La production d'un bien public a pour objectif de répondre gratuitement ou quasi gratuitement aux besoins de la collectivité. Ils ne sont pas nécessairement financièrement rentables. Par conséquent, ils sont délaissés par les organisations privées qui recherchent le profit.
Les principales formes d'organisations publiques sont les administrations centrales, les administrations de sécurité sociale et les collectivités territoriales, ainsi que les établissements placés sous leur tutelle. Elles sont financées par des ressources fiscales et non fiscales (emprunt, tarification client…).
Les services publics sont parfois assurés par le secteur privé par délégation de service public.
Les finalités et les missions des organisations publiques sont définies et encadrées par la réglementation. Elles sont en outre soumises à l'influence de groupes de pression. Leurs marges de manœuvre en matière d'affectation des ressources sont donc fortement contraintes.
Exercice n°1
Parmi les principes suivants, cochez les principes dévolus habituellement au service public :
Cochez la (ou les) bonne(s) réponse(s).
loyauté
égalité
équité
adaptabilité
Nous pouvons évoquer quatre principes du service public. Le principe de continuité impose un fonctionnement sans interruption. Celui d'égalité implique que tous les usagers doivent être traités et accueillis de la même façon. Toutefois, par équité, le service public tient parfois compte des situations particulières de certains usagers. Enfin, le principe d'adaptabilité souligne la nécessaire évolution des services publics afin de répondre aux nouveaux besoins sociaux ou technologiques.
Exercice n°2
Parmi les propositions suivantes, trouvez l'intrus :
Cochez la (ou les) bonne(s) réponse(s).
Les capitaux propres
Les taxes
Les cotisations sociales
Les impôts
Les organisations publiques peuvent se financer de manière fiscale ou non fiscale. L'État ou les collectivités locales perçoivent des impôts et des taxes, par exemple. Les organismes de sécurité sociale collectent les cotisations sociales (patronales et salariales).
L'entreprise peut se financer par ses propres ressources via son épargne (autofinancement), les capitaux apportés par ses actionnaires ou par l'emprunt auprès de services bancaires.
Exercice n°3
Parmi les ressources suivantes, lesquelles ne sont pas nationales ?
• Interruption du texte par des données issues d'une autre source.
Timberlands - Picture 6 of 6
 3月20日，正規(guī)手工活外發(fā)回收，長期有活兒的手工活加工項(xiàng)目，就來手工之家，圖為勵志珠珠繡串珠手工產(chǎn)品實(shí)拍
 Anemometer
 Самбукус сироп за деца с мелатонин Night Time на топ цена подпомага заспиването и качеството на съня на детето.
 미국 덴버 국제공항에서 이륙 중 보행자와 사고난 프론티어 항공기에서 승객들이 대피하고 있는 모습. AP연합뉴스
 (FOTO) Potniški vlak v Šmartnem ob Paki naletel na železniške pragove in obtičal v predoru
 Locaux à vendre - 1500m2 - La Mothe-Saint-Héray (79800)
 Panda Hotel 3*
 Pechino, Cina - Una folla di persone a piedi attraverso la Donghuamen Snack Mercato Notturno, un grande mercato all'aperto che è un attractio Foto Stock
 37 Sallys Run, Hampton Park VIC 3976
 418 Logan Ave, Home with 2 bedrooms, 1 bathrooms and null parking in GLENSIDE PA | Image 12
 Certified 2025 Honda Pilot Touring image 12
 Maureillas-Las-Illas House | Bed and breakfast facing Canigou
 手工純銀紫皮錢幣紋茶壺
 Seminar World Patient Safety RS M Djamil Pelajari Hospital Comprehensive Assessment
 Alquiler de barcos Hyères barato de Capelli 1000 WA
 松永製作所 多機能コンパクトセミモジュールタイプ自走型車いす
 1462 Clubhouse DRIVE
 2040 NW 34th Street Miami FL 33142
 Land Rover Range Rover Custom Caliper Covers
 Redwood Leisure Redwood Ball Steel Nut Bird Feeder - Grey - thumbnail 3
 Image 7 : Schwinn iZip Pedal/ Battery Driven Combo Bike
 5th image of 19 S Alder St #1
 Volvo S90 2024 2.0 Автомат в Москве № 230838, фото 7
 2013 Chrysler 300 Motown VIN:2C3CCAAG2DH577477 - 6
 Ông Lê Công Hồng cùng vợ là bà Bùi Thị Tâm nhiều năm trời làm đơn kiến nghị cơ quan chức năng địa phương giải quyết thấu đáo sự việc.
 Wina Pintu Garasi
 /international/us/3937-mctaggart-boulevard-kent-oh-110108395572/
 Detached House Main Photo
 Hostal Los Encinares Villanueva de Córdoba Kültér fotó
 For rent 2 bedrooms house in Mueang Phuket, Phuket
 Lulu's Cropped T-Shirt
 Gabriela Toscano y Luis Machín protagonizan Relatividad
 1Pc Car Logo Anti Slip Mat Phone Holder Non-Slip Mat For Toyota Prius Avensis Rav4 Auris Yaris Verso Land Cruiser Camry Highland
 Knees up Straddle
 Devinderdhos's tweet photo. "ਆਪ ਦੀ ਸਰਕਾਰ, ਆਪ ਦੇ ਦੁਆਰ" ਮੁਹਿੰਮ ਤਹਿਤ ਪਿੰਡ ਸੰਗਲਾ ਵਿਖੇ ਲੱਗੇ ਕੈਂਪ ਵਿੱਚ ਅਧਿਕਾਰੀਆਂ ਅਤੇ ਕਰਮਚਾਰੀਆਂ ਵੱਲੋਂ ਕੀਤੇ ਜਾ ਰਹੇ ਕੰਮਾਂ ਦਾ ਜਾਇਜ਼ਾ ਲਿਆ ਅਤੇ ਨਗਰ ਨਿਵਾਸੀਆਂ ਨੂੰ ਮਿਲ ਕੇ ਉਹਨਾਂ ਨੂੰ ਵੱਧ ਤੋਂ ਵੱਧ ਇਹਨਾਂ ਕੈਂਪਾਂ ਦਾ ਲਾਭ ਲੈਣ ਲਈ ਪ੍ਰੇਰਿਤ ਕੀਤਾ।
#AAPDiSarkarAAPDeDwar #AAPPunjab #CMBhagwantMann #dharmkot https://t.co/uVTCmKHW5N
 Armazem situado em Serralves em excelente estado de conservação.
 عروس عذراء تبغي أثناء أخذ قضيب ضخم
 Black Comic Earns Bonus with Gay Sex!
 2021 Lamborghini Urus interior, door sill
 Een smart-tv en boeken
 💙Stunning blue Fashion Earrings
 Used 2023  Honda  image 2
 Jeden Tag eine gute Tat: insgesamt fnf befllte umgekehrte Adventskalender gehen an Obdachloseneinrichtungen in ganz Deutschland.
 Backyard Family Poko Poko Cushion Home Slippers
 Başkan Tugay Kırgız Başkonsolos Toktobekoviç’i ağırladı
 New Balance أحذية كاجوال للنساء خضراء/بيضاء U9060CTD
Cochez la (ou les) bonne(s) réponse(s).
taxe d'habitation
taxe sur la valeur ajoutée
taxe foncière
taxe d'enlèvement des ordures ménagères
Les impôts locaux sont divers. Les particuliers peuvent être soumis à la taxe d'habitation et à la contribution à l'audiovisuel public sur leur habitation. Les propriétaires sont soumis à la taxe foncière sur les propriétés bâties (ou non bâties). Enfin, il existe d'autres taxes locales comme la taxe sur la vente de terrains agricoles rendus constructibles ou encore la taxe ou redevance d'enlèvement des ordures ménagères… Ces ressources iront notamment financer les communes et leurs groupements, le département et la région.